Rows —
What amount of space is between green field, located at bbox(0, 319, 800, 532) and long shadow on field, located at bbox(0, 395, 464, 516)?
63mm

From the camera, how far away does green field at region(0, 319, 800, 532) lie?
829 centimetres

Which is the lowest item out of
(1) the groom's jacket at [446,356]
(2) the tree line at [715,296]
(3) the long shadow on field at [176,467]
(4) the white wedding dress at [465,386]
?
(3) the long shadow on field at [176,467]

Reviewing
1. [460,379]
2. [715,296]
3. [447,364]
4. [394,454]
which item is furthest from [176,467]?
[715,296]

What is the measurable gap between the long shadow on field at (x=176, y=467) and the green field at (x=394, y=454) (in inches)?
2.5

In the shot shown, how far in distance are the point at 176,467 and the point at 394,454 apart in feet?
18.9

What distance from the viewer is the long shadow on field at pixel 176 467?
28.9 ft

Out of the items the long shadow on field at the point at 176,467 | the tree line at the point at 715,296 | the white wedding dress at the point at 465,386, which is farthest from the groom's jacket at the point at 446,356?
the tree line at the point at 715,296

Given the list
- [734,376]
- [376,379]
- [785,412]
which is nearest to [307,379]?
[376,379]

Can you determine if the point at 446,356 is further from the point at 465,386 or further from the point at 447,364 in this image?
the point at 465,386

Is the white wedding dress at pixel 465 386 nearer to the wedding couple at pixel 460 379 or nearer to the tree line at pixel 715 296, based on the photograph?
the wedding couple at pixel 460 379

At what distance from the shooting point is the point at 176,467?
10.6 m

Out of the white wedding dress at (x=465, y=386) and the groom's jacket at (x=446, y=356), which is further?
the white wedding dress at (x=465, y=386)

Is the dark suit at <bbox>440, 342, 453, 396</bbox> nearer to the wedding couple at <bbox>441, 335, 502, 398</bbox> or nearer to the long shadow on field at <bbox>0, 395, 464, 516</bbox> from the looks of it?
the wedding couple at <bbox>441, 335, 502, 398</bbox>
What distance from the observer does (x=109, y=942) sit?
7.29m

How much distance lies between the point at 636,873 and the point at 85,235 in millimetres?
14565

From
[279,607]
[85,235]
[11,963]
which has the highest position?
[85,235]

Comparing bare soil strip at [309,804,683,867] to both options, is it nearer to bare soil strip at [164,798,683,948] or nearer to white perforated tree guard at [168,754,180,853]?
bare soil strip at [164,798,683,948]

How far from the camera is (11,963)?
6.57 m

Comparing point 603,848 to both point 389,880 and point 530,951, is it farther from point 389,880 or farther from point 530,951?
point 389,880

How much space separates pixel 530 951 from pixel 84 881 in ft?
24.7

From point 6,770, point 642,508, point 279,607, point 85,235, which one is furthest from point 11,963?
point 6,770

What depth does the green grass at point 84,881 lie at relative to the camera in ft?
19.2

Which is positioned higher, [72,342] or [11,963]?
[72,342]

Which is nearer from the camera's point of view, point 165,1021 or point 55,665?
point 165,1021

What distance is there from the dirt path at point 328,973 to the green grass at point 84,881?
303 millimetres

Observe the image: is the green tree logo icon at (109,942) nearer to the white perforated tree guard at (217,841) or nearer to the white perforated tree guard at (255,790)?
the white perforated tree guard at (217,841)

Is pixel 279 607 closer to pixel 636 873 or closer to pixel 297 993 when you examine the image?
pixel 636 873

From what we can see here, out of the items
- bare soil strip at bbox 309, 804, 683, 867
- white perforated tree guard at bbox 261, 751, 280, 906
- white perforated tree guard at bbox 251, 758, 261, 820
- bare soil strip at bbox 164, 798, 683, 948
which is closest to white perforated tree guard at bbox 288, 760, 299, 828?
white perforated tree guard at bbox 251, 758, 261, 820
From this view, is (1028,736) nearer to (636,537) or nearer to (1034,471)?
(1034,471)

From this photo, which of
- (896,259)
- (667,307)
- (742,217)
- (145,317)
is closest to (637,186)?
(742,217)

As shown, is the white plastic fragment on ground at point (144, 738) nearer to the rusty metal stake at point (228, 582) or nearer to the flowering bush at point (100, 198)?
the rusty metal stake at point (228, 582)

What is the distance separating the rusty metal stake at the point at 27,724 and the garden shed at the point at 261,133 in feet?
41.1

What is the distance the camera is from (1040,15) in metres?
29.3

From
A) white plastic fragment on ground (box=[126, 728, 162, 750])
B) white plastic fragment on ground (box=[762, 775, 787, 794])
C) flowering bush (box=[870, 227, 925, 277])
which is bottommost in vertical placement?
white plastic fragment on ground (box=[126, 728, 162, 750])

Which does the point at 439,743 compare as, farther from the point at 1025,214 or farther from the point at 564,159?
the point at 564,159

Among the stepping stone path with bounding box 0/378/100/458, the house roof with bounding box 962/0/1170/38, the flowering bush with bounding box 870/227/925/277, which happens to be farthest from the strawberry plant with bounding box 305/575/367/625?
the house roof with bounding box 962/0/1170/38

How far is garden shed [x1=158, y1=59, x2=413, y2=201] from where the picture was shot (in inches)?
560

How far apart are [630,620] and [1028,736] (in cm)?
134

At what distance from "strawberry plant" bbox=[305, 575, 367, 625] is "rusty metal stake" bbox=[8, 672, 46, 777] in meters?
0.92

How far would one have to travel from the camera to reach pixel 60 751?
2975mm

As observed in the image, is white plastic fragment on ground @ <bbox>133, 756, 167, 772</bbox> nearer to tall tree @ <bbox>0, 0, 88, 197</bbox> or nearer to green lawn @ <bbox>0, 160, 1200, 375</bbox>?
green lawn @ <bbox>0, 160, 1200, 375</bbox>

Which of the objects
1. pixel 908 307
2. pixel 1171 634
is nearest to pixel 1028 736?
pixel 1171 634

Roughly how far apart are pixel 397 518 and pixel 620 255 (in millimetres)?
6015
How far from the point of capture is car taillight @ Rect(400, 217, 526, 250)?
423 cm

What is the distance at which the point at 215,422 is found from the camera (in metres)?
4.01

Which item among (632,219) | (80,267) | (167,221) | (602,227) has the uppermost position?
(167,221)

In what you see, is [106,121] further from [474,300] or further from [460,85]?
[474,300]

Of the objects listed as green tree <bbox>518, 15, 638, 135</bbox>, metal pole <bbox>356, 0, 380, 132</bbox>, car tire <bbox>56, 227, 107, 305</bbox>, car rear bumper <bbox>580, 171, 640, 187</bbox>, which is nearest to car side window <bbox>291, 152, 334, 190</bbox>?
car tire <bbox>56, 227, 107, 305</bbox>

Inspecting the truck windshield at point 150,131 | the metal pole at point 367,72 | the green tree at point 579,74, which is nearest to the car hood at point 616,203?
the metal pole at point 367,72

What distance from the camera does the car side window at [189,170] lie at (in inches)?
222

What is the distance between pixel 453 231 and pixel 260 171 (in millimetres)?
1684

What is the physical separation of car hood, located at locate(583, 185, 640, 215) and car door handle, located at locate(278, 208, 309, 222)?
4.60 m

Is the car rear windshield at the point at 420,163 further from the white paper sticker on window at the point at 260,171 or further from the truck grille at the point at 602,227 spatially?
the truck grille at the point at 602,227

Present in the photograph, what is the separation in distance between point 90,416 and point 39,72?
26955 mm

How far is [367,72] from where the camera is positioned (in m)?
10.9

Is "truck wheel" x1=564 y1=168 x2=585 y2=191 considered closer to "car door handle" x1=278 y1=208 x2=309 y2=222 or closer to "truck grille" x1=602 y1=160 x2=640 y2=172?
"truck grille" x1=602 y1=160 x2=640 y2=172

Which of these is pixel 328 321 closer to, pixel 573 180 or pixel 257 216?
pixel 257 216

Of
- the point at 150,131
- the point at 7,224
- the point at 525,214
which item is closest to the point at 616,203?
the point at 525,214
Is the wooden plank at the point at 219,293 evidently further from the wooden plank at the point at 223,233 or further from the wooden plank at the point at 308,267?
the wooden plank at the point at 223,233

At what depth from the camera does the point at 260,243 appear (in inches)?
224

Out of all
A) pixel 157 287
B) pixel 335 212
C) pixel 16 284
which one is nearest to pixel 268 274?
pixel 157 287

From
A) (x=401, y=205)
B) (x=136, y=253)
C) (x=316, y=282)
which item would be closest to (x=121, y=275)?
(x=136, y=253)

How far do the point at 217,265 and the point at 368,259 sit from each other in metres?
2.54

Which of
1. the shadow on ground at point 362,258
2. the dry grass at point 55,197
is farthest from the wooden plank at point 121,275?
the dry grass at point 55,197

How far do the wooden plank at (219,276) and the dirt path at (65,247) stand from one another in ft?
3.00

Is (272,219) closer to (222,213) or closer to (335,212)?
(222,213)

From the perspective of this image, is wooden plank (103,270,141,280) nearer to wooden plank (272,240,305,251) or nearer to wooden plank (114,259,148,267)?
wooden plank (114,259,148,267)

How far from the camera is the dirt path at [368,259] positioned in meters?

Work required — Present the stretch of the material from its beginning through the line containing "829 centimetres" as a Markdown table with the columns Number and Entry, one numbered row per line and blank lines omitted.

Solution to this problem —
| Number | Entry |
|---|---|
| 1 | What amount of space is between green field, located at bbox(0, 319, 800, 532) and long shadow on field, located at bbox(0, 395, 464, 516)? |
| 2 | 63mm |
| 3 | From the camera, how far away does green field at region(0, 319, 800, 532) lie? |
| 4 | 829 centimetres |